QUÉ SE PIDE:
a) Responde estas preguntas sobre el texto de la lucidez:
(i) ¿Con qué tipo de interruptor se compara la lucidez?
(ii) ¿Qué único requisito exige ser lúcido?
(iii) ¿Con qué palabra define el texto la lucidez al final?
b) Transcribe sin cambios el fragmento del texto de la lucidez que arranca en las palabras "Ser lúcido solo" y termina después de "definitiva, es libertad.".

TEXTO EXTRAÍDO:
+-------+

La lucidez es un interruptor de rosca. Uno de esos que no funcionan al pellizco, sino que se retuercen como cuando estrujas una toalla o jugueteas con la oreja del perro. Se soba el intelecto como se acaricia una bola de cristal con la intención de que nos descubra verdades que nos duelen, mentiras que nos alivien las penas y, en todo caso, esperanzas que nos renueven. La lucidez es una luciérnaga para alumbrar el pequeño rincón de conocimiento que el tiempo nos brinda para luego sisarlo de una vez y para siempre.
Ser lúcido solo exige el requisito de no ser esclavo. Y eso es mucho exigir, mucho más de lo que posee quien en su riqueza material, en su oportunidad o en su flaqueza pretende edificar una forma de vida o pensamiento. La lucidez, en definitiva, es libertad.

+-------+

DATOS MOSTRADOS:
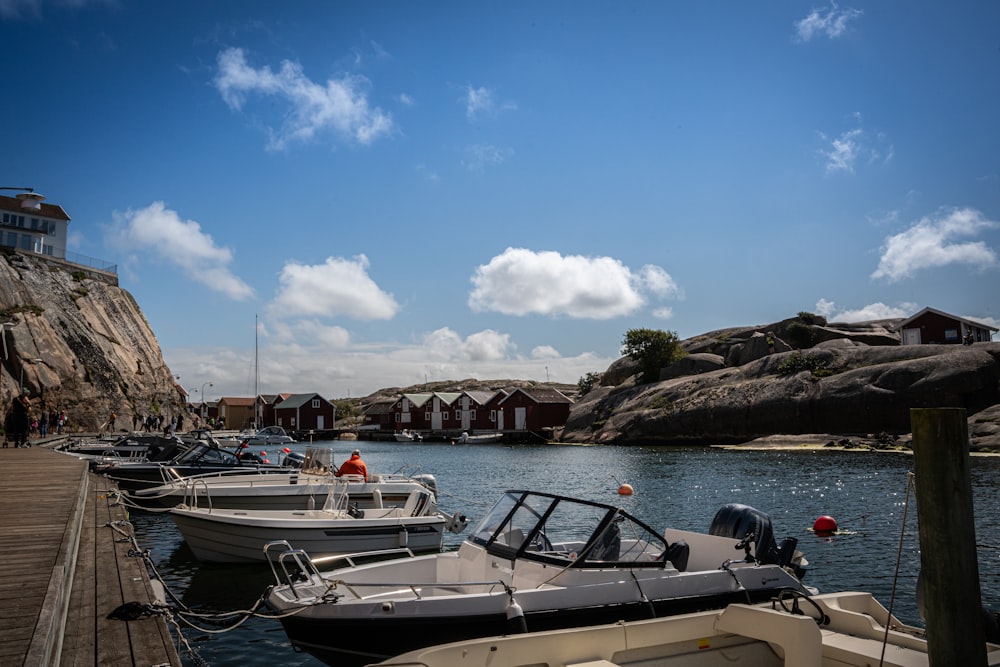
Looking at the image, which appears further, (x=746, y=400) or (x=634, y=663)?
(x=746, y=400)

+-------+

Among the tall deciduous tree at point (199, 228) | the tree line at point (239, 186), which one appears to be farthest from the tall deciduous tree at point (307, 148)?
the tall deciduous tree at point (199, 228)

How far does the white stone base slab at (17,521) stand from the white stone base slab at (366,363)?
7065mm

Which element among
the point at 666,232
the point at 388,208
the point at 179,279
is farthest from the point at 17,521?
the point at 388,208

+-------+

RESPUESTAS:
a)
(i) Con un interruptor de rosca.
(ii) No ser esclavo.
(iii) Libertad.

b)
Ser lúcido solo exige el requisito de no ser esclavo. Y eso es mucho exigir, mucho más de lo que posee quien en su riqueza material, en su oportunidad o en su flaqueza pretende edificar una forma de vida o pensamiento. La lucidez, en definitiva, es libertad.